Don't bully me into silence when I express my own views and opinions. This kind of piggy backs off of the previous one. Too often it's been my experience that when I express a contrary view, those who I disagree with act as if I don't even have the right to my own opinion. They try to shout me down while failing to engage with the opinion I was sharing. I appreciate impassioned debate over issues, but I can't stand when people act as if anyone who doesn't agree with them doesn't have the right to express another view. If you can post a link to The Blaze on your Facebook wall, please respect my right to post a link to Think Progress on mine.

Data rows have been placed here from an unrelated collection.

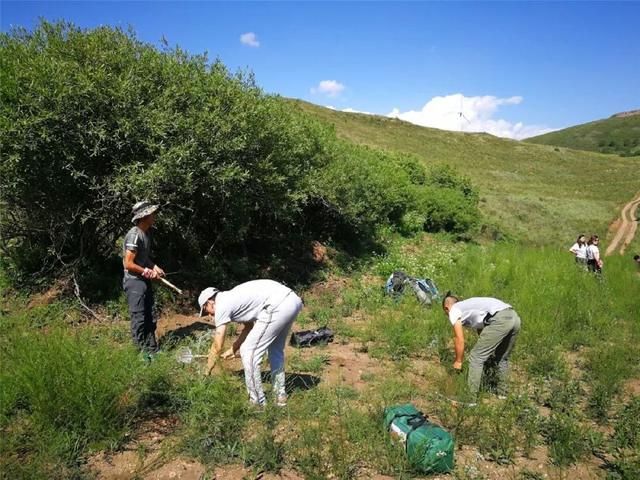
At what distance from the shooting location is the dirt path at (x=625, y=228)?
25.5 m

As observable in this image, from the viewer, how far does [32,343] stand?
3.99 metres

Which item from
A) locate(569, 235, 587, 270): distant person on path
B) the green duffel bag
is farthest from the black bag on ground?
locate(569, 235, 587, 270): distant person on path

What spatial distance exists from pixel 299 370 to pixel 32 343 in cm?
288

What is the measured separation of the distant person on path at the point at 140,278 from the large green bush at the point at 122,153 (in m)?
1.45

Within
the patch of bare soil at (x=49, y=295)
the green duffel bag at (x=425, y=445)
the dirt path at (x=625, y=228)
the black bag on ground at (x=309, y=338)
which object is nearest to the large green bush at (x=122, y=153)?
the patch of bare soil at (x=49, y=295)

Remember that words can do damage. James 3:9-10 is one of my favorite scripture passages and something I have to remind myself of daily. "With the tongue we praise our Lord and Father, and with it we curse human beings, who have been made in God’s likeness. Out of the same mouth come praise and cursing. My brothers and sisters, this should not be." I don't believe that those who disagreed with me during that period in 2008 meant any harm to me with their words. But that was such a traumatic experience for me that I can still feel the impact of it nearly 6 years later. I have relationships that have either never been repaired or have not been the same since. This grieves me on a daily basis. The internet is a great thing, but it's also a terrible thing. It's so hard to convey tone and the potential for misunderstanding is nearly unlimited. Be careful with what you say and how you say it.

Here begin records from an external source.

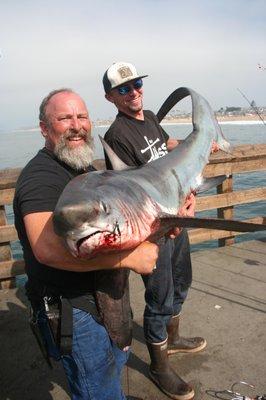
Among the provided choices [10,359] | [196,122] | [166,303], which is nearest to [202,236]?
[196,122]

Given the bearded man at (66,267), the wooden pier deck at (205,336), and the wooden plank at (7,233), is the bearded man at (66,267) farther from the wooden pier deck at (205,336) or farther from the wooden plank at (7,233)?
the wooden plank at (7,233)

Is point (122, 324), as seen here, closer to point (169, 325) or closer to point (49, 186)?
point (49, 186)

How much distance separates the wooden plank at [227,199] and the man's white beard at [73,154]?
369 centimetres

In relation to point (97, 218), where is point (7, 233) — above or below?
below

Please point out my own failings if I go over the line. As much as I've talked about keeping a cool head and talking about issues without getting upset, I realize that I have a short temper and can say things that I shouldn't. Back in that 2008 hullabaloo, I said some things to my friend Christa that were pretty awful and completely unnecessary. Thankfully, she contacted me privately and confronted me in love over what I had said. I apologized profusely and to this day I have the utmost respect for her handling that situation that way. If I hurt or offend you with something, please let me know. It's never my intention to hurt anyone, but as I said in my last point it's far easy to hurt someone without intending to by the way we speak to each other online.
If you have made it all the way down here, you have my thanks and my appreciation for listening to my laundry list of thoughts. I have tried to express myself as best as I could, but not everything has come out the way I wished. If I wasn't clear about something, my apologies.
Let me end by saying that I love and respect all of my friends and family, even if I disagree strongly with some of the views you may hold. My main request is simply that I hope that same love and respect can be reciprocated to me. I don't want to damage the relationships that I have with those that have different worldviews than I do, but I can't spend any more of my life keeping my opinions to myself so I don't offend anyone.